→ CHALLENGE A: Report every line of the records below that contains the string "keys", where case counts.

→ DOCUMENT EXCERPT:
Wednesday, 26 November 2014

Tips for a Holiday on a Shoestring

We like to holiday.  Specially when it's Hunker-Down Season in New Zealand - cold, blustery, wet 'n wild!  Tropical destinations tend to be our destination of choice.

We Love Bali!
5 weeks ago, we took such a respite.  Bali, Indonesia.    Once, connected to Java, the island of Bali was separated during the last glacial period when the seas rose and divided it.  The sea is apparently only 60m deep and 3km wide between Bali and Java!  
It is a veritable tropical playground for those (like us) wishing to escape our gloomy winter existences to experience balmy, sunny weather, day in, day out.  A royal solar indulgence!  A land of scooters, coconut palms, exotic temples, amazing handcrafts and leisure resorts!  A shopper's wonderland too, if that's your thang.

We divided our two weeks holiday in Sanur and Candidasa.  Both had their appealing points, and less appealing points but Sanur is a place we would venture back to.  Candidasa - been there, done it all in 4 days and no need to return in any hurry.

Saved entries
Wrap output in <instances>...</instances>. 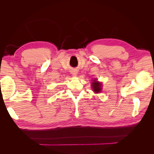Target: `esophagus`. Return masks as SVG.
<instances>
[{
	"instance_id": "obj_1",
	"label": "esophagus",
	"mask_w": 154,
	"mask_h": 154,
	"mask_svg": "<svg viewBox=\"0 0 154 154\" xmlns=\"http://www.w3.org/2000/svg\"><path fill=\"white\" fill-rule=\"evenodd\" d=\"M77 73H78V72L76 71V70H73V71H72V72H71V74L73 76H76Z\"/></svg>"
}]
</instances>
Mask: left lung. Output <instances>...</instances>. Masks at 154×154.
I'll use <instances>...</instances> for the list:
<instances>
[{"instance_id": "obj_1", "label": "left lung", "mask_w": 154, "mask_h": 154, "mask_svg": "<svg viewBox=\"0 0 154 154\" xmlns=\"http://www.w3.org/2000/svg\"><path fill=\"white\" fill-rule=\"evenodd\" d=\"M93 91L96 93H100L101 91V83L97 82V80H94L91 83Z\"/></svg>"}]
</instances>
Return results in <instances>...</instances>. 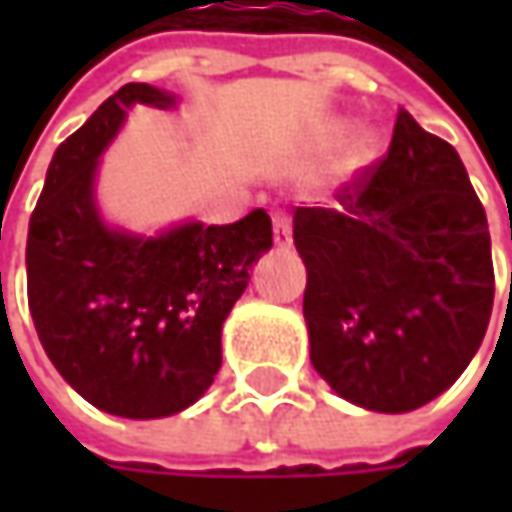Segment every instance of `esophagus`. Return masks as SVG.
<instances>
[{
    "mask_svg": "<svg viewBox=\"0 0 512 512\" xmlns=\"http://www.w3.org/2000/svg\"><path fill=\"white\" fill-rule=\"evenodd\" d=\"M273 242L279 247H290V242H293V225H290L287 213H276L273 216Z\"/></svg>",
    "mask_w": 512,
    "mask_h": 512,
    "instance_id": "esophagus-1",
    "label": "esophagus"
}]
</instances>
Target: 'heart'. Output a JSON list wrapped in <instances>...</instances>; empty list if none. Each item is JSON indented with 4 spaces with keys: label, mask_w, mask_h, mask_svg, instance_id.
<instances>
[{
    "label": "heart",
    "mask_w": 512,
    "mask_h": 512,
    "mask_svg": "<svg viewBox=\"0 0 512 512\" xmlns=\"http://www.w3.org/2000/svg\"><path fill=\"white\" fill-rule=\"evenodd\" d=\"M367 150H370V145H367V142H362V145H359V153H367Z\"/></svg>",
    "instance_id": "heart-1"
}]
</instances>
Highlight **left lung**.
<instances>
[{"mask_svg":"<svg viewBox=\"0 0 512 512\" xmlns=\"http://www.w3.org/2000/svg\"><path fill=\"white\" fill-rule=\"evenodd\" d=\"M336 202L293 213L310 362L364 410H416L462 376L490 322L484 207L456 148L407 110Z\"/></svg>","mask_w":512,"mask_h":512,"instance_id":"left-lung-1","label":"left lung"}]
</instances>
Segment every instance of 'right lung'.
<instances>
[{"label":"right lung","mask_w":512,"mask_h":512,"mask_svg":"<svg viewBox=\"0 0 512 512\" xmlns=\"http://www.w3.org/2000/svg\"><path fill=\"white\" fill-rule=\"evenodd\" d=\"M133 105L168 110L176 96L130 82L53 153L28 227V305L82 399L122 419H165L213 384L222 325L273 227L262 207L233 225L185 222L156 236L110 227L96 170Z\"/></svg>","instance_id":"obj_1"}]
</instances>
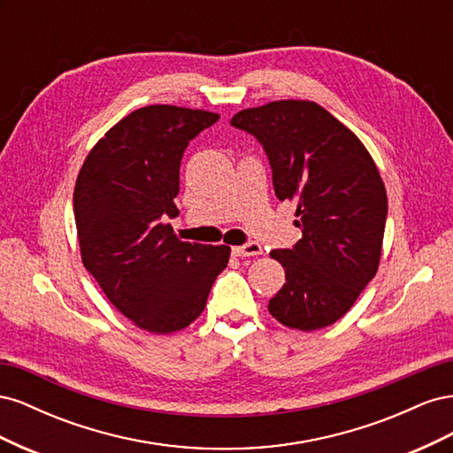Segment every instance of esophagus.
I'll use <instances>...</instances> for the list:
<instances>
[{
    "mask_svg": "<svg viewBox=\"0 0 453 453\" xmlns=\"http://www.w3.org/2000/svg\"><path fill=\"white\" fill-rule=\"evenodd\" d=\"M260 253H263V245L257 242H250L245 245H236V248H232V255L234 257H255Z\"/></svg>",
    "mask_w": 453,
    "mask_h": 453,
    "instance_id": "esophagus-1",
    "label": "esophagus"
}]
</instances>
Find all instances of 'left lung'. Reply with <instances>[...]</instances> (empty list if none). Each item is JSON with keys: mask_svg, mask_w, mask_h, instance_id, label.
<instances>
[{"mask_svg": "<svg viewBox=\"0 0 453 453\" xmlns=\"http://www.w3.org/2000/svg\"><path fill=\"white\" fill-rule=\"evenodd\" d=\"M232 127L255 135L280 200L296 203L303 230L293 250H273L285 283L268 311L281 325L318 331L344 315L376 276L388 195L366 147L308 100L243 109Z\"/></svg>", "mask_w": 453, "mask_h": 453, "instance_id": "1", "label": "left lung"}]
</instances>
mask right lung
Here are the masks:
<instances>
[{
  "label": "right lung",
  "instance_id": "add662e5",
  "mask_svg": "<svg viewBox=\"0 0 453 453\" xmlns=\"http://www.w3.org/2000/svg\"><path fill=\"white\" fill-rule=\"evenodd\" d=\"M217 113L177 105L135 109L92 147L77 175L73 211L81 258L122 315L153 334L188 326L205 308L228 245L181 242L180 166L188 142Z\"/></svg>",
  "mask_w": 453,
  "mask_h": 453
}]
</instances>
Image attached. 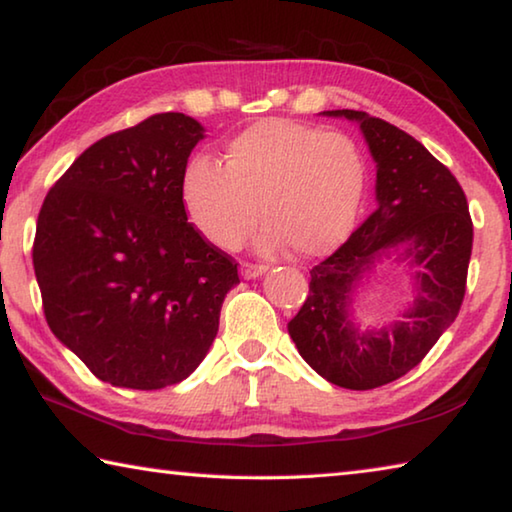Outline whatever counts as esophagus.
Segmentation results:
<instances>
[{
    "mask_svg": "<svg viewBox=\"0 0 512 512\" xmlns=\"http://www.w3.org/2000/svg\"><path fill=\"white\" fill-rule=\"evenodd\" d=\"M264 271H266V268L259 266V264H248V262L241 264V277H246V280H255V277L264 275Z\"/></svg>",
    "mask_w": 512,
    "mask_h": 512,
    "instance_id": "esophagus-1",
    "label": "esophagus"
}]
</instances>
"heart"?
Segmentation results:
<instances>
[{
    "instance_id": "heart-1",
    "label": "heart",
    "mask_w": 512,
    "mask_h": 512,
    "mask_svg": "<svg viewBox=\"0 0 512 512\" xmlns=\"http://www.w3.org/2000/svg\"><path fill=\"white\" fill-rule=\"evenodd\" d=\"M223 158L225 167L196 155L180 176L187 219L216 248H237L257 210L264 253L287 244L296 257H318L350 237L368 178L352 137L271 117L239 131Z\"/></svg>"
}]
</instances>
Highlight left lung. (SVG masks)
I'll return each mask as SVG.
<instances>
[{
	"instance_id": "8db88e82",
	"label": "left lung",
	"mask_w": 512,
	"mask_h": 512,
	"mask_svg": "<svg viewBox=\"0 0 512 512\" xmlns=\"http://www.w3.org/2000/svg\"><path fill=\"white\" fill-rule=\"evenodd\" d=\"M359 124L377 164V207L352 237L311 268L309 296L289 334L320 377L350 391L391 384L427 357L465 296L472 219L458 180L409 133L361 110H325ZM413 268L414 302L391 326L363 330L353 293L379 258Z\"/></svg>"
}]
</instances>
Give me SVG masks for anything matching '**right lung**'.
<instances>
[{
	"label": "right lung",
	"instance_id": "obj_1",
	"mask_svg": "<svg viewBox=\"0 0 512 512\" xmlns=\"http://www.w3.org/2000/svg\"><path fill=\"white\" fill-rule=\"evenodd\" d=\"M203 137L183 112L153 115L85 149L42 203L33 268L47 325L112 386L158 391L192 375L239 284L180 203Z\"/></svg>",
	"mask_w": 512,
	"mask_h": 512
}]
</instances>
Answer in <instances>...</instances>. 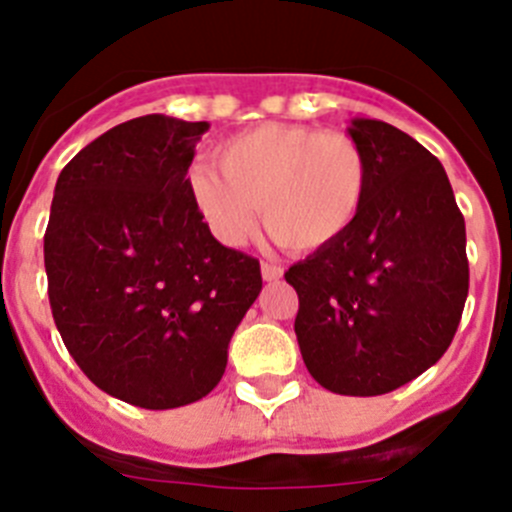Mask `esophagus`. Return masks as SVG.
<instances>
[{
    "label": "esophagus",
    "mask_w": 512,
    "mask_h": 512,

→ CHALLENGE B: In the Bali travel post, between which two places did the writers divide their two-week holiday?

→ EXERCISE ANSWER A:
Target: 'heart'. Output a JSON list wrapped in <instances>...</instances>; empty list if none. Each item is JSON indented with 4 spaces with keys: label, mask_w, mask_h, mask_svg, instance_id.
Find all instances of 'left lung'. Reply with <instances>[...]</instances> (empty list if none). Each item is JSON with keys: mask_svg, mask_w, mask_h, instance_id, label.

→ EXERCISE ANSWER B: Sanur and Candidasa.